Planowanie końca życia / MOLST: Planowanie końca życia może nastąpić w przypadku zgonów z powodu nagłej awarii systemu lub jako końcowy etap długiej choroby. Obowiązuje od 21 stycznia 2011 r.:
Formularz MOLST (Medical Orders for Life Sutaining Treatment) oraz listę kontrolną wymogów prawnych MOLST należy wypełnić zgodnie z Ustawą o decyzjach dotyczących opieki zdrowotnej z 2003 roku. Jeśli nie znasz procesu MOLST, zobacz tutaj .
- Jaka była treść zamówienia MOLST? DNR? DNI? Sztuczne nawilżenie/odżywienie? Przyszłe hospitalizacje? Antybiotyki? Inny?

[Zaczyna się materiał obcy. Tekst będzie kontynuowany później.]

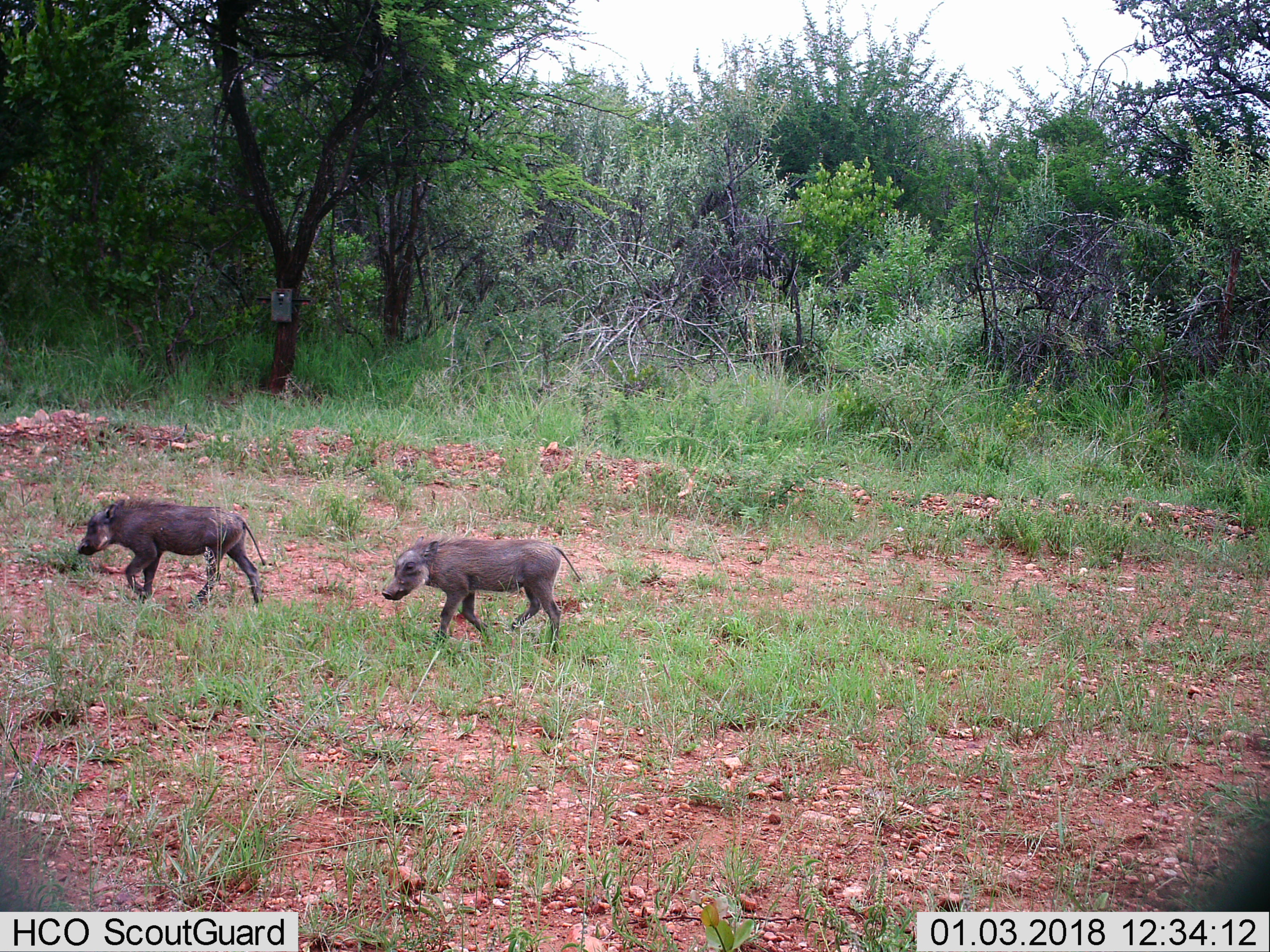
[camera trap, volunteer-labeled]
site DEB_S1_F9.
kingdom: Animalia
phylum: Chordata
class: Mammalia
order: Artiodactyla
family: Suidae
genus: Phacochoerus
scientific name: Phacochoerus africanus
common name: warthog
Warthog (Phacochoerus africanus), count 2. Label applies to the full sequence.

- Czy istniał formularz i lista kontrolna MOLST? (6 kroków, w skrócie, zobacz pełną listę kontrolną na stronie)
- Zidentyfikuj odpowiedni surogat 1750b.
- Upewnij się, że surogat 1750b podejmuje świadome decyzje dotyczące opieki u schyłku życia.

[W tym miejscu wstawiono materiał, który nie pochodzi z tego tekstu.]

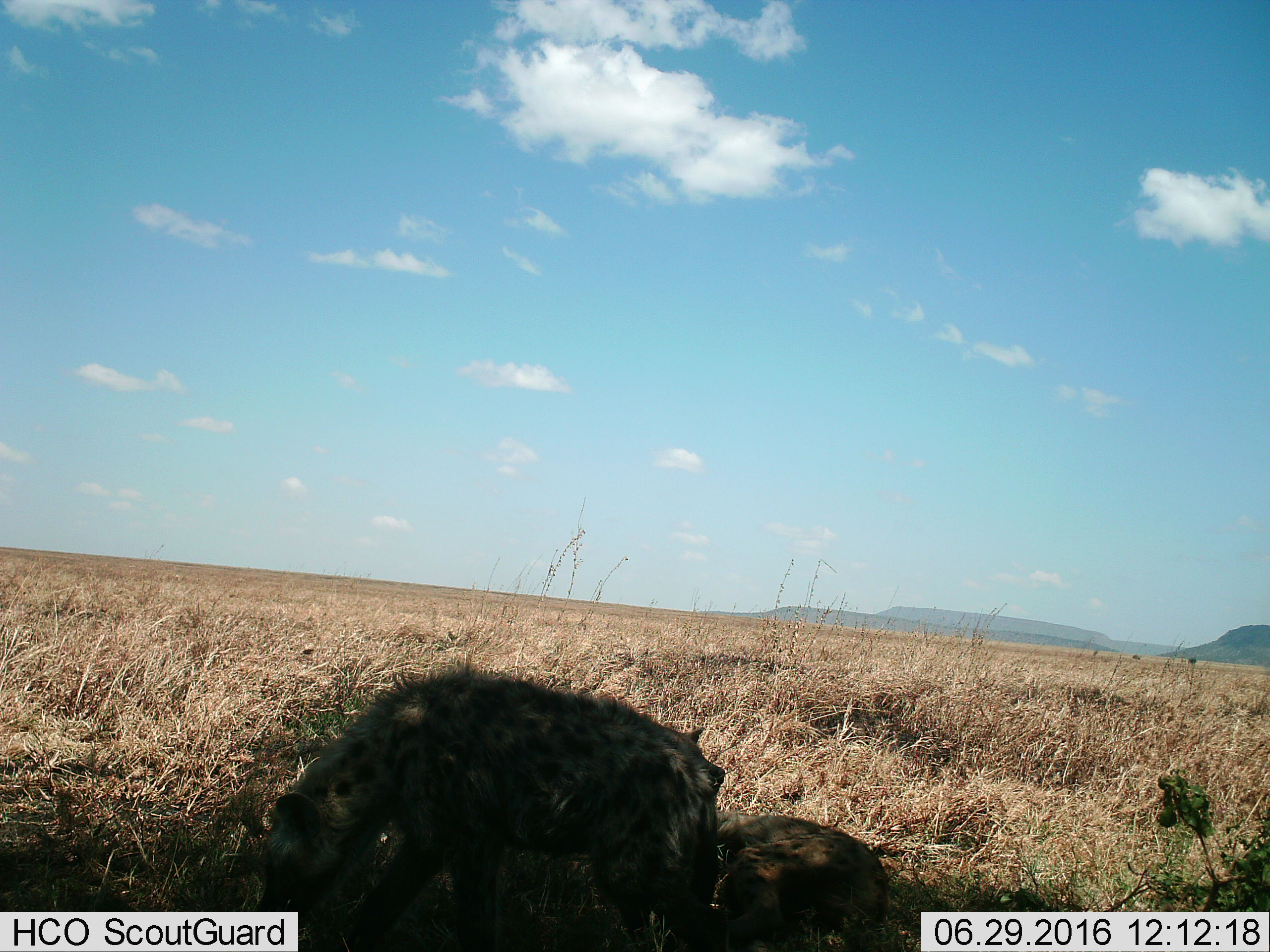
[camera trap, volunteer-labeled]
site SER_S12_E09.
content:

- Potwierdź brak zdolności danej osoby do podejmowania decyzji dotyczących opieki zdrowotnej.
- Określ niezbędne kryteria medyczne.
- Powiadomienia wykonane.
- Potwierdź zgłoszenia i brak zastrzeżeń.
- Czy pracownicy znali MOLST? Czy wykonano rozkazy?
- Czy został wypełniony ważny Pełnomocnik ds. Opieki Zdrowotnej (HCP), jeśli nie została wypełniona lista MOLST/lista kontrolna?
- Jeśli zostaniesz poinformowany, że szpital „wysłał komuś DNR” lub „rodzina wyraziła zgodę na DNR” lub wstrzymał/wycofał inne leczenie podtrzymujące życie, czy postępowano zgodnie z procesem opisanym w liście kontrolnej?